Hernandez, the California-born son of Mexican immigrants, is a full-fledged
media star in Mexico. Fans here followed his every floating, gravity-free
move over the last two weeks as he Twittered from the Discovery space
shuttle mission and gave live interviews to local TV programs.
After the shuttle returned to this planet last week, Hernandez told Mexican
television that he thought the United States should legalize the millions of
undocumented immigrants living there so that they can work openly in the
U.S. because they are important to the economy.
Officials at NASA flipped. They hastened to announce that Hernandez was
speaking for himself and only for himself.
"It all became a big scandal," Hernandez told television viewers today.
"Even the lawyers were speaking to me."
Hernandez was back on Mexican network Televisa's popular morning chat show,
where he has seemingly been a fixture, to update host Carlos Loret de Mola
on how he was adapting back on Earth.
Loret de Mola asked Hernandez, 47, about the controversy, and the astronaut
said he stood by what he had said a day earlier on the same program,
advocating comprehensive immigration reform -- a keenly divisive issue in
the United States.
"I work for the U.S. government, but as an individual I have a right to my
personal opinions," he said in a video hookup from a Mexican restaurant
owned by his wife in Houston. "Having 12 million undocumented people here
means there's something wrong with the system, and the system needs to be
fixed."
He added that it seemed impractical to try to deport 12 million people. In
the previous day's conversation, he spoke of circling the globe in 90
minutes and marveling at a world without borders.
Hernandez, whose first language is Spanish, grew up picking cucumber in the
fields of California. He joined NASA in 2004. His orbit-trotting on the
Discovery mission included a salsa demo and mini-science lessons for viewers
back home on Earth.
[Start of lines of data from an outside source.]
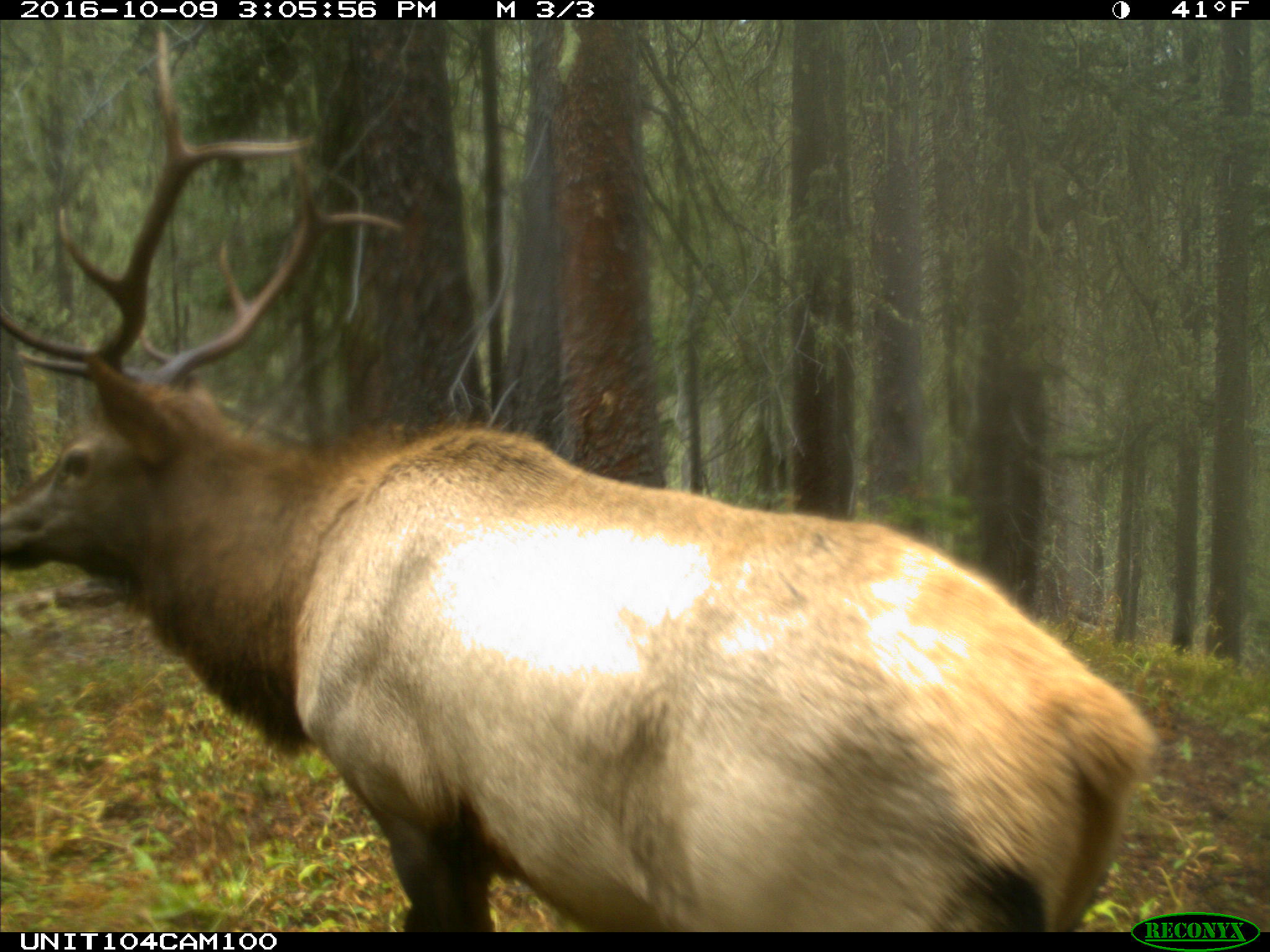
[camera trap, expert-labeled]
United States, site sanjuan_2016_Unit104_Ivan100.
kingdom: Animalia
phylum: Chordata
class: Mammalia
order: Artiodactyla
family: Cervidae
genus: Cervus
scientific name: Cervus elaphus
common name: red deer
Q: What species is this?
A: Cervus elaphus (red deer).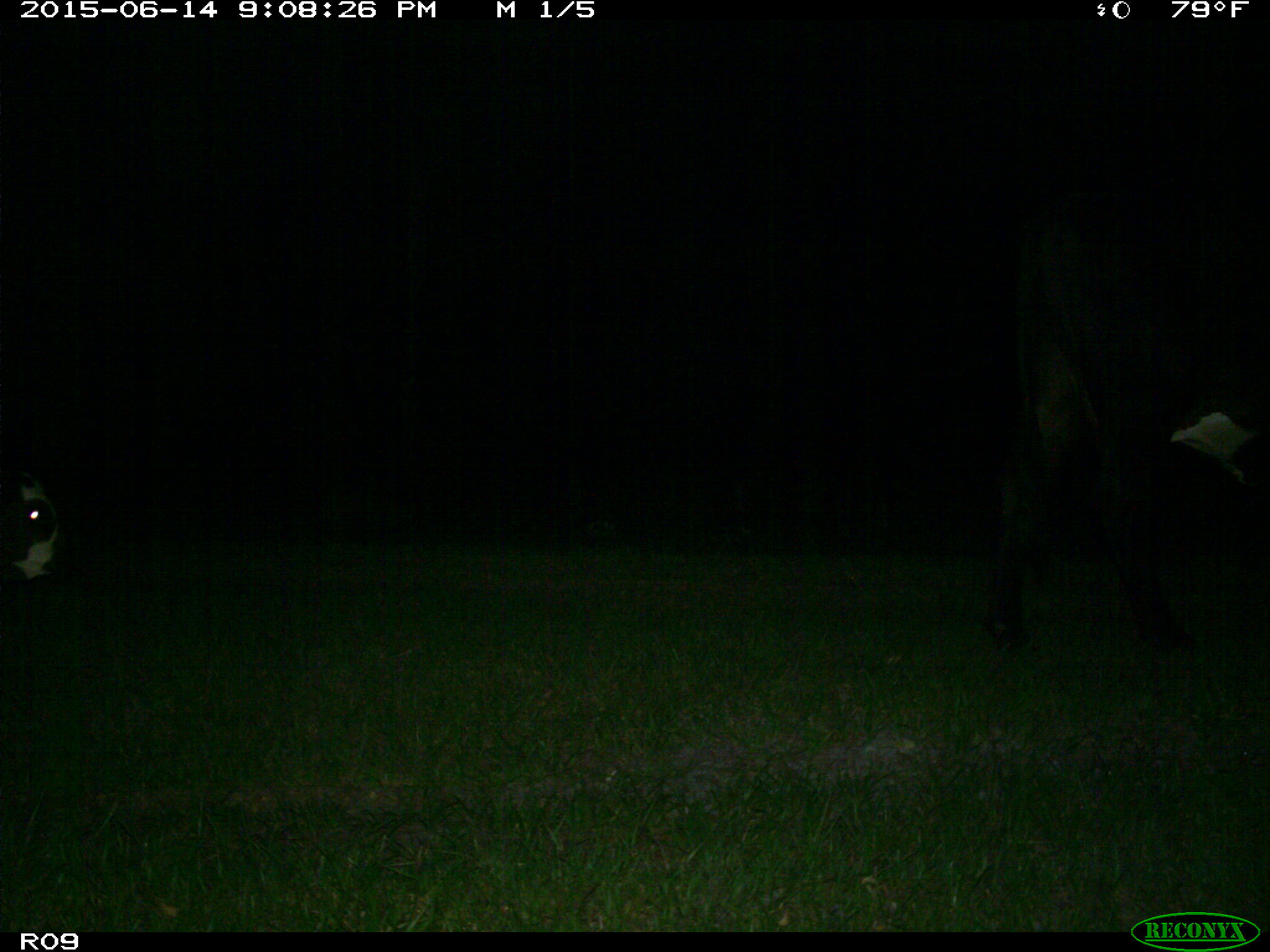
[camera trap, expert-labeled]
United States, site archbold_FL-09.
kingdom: Animalia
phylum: Chordata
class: Mammalia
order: Artiodactyla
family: Bovidae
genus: Bos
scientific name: Bos taurus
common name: domestic cow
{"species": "Bos taurus (domestic cow)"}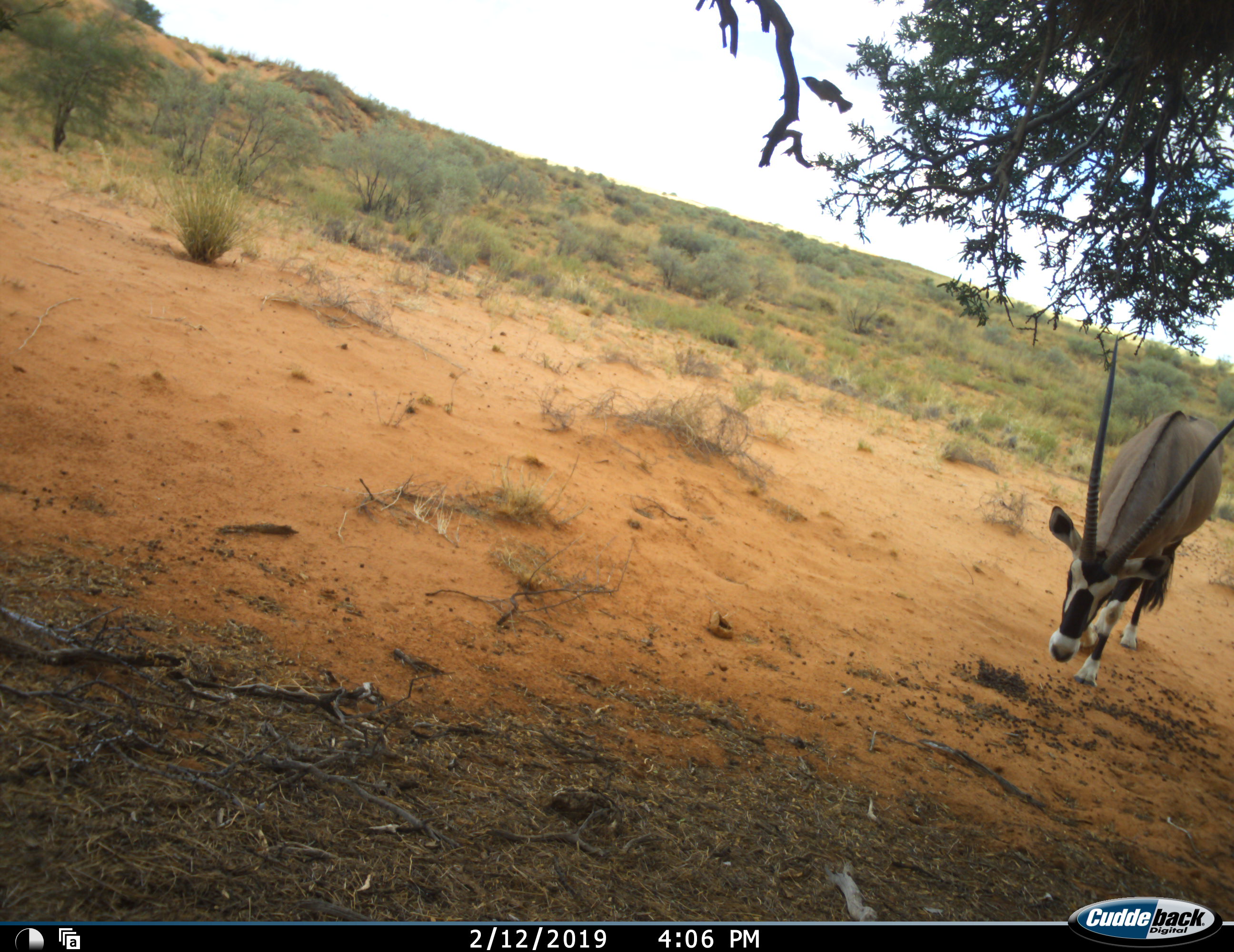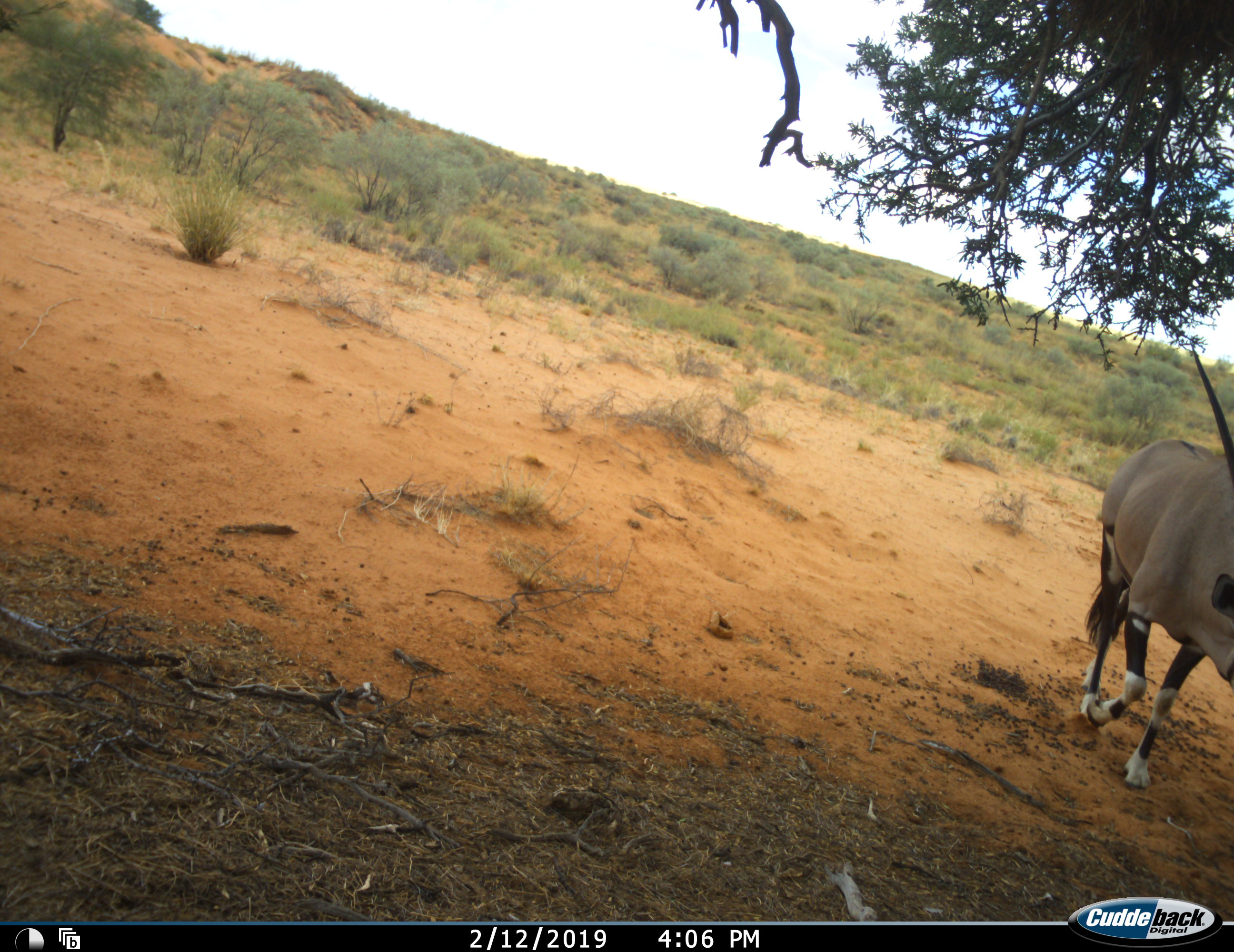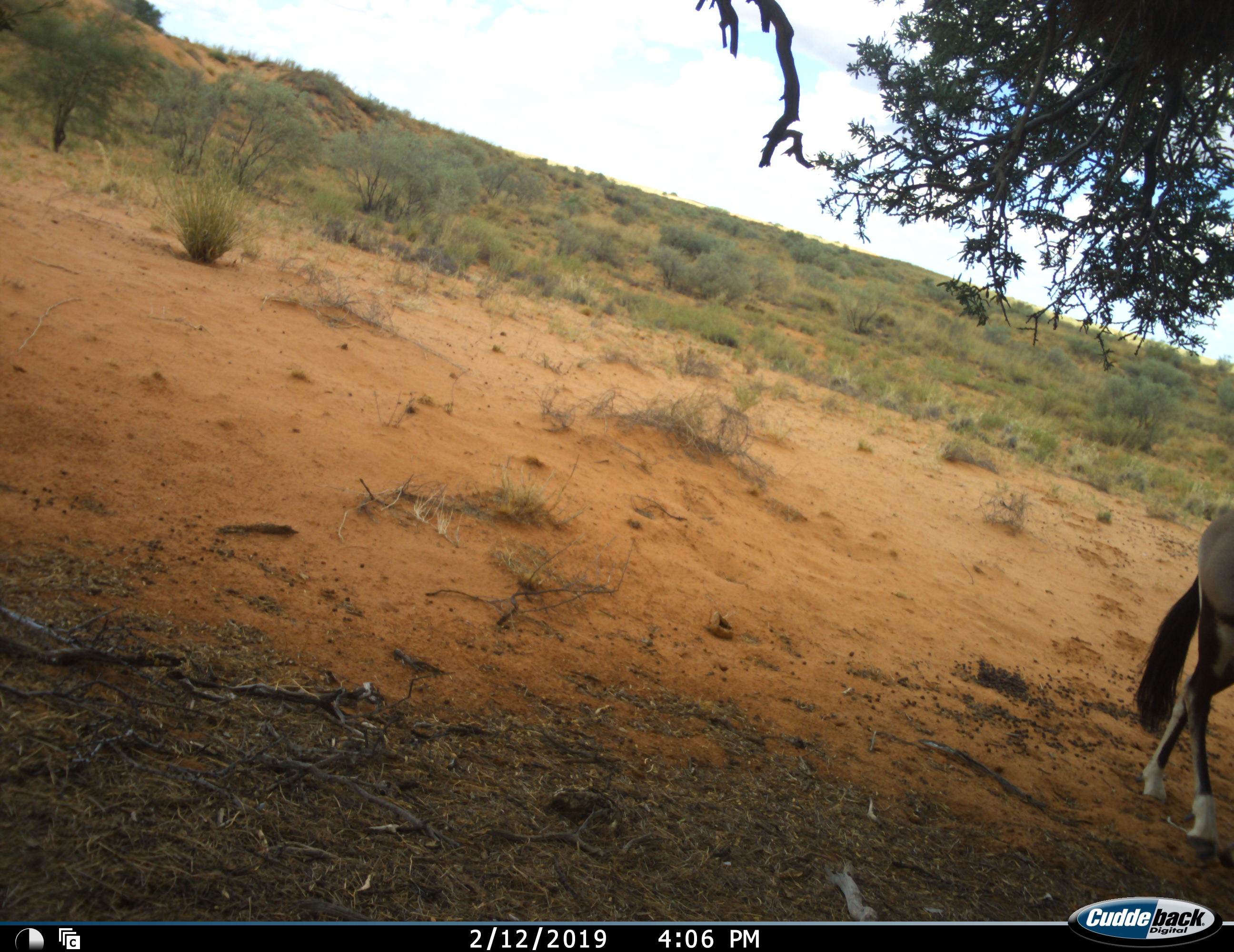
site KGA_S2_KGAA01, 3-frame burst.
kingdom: Animalia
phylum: Chordata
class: Mammalia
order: Artiodactyla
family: Bovidae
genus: Oryx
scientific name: Oryx gazella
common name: gemsbok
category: oryx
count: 1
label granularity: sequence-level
He made taquitos for his fellow fliers.
TV host Loret de Mola said his audience was flooding him with one question
above all: How does a humble son of peasant immigrants manage to become an
astronaut.
Hernandez cited two crucial factors: a good education and parents who forced
him to study, who checked his homework and stayed involved in his schooling.
"I always say we Mexican parents, we Latino parents, shouldn't spend so much
time going out with friends drinking beer and watching telenovelas,
and we should spend more time with our families and kids . . . challenging
our kids to pursue dreams that may seem unreachable," he said.
Hernandez said he planned to visit Mexico soon to take up President Felipe
Calderon on an invitation to the presidential residence for a meal. Calderon
extended the invite during a nationally televised videoconference with the
astronaut before the Discovery voyage.
Calderon and Hernandez's parents hail from the same state of Michoacan, and
the president has called the astronaut his paisano.